As the above paragraph shows, — apart from some exceptions such as the Future of Humanity Institute (Oxford) — most of the attempts to deal with AI address its opportunities rather than its risks. On one hand, this could be due to the fact that AI is in itself still a rather vague concept which first ought to be developed to be understood and only later, potentially constrained. On the other, this approach, by not addressing the issue in terms of “regulations” and “restrictions”, could point towards a different strategy. Is regulation really the way to go? Or does it present itself as a necessity only in the face of an undemocratic approach to the problem? As this article has proposed, democratization of AI could be facilitated by providing equal access to:

  1. High-quality/high-quantity data.
  2. Cutting-hedge AI algorithms and research tools.
  3. Computational and engineering resources for ready-to-deploy solutions.

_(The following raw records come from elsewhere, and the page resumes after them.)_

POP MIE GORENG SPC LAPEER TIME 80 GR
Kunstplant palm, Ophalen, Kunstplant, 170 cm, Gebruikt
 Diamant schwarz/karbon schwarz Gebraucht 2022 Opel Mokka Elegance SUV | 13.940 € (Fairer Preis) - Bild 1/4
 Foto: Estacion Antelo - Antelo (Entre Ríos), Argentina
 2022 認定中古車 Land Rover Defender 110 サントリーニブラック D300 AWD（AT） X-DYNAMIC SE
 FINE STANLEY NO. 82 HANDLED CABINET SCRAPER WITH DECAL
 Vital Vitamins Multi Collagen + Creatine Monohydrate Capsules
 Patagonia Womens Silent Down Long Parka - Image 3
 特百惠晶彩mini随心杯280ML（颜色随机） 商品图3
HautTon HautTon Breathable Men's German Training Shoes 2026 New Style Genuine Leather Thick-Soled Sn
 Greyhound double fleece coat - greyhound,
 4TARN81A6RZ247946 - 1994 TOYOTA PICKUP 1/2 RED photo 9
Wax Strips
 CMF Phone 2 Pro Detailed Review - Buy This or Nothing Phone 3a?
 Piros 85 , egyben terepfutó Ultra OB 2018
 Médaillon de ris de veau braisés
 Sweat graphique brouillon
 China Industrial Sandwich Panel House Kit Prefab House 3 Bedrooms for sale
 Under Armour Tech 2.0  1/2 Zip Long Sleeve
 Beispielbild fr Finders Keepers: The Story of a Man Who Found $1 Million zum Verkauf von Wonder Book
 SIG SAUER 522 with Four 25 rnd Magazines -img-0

Once these three points are given and a democratic approach is secured, will the focus on regulations need its separate space and discourse or will several regulations become unnecessary once multiple actors work on AI in the light of the public sphere? It could be argued that several regulations are needed right because of the undemocratic approach that we have taken towards AI.

Conclusions

Ensuring that AI technologies are used and will be used ethically and sustainably undoubtedly constitutes one of the greatest challenge of our time and the exponential speed-up of technological progress [23] urges us to consider the problem with even more urgency.

AI democratization, that is the power of each individual and organization to use, control and replicate AI services and technologies is thought by many as a required (and significantly important) condition towards that goal.

Nevertheless, cutting-hedge AI technologies are mostly offered today through commercial products and services and controlled by private companies (often in dangerous monopolizing positions). In this blog post we have explored the issue, highlighting why we think this can be dangerous and very far from the notion of AI democratization, despite the AI “openness” policies often advertised by these companies.

It is worth noting though, that an increasing number of AI democratization initiatives have emerged over the past few years with promising future developments. However, we fill that a more centralized and comprehensive view of the issue should be embraced by all parties involved. We hope with this blog post to stimulate a renewed and dutiful discussion on the issue for ensuring the ethical development and adoption of AI technologies in our individual lives and for the benefit of our increasingly digital society as a whole.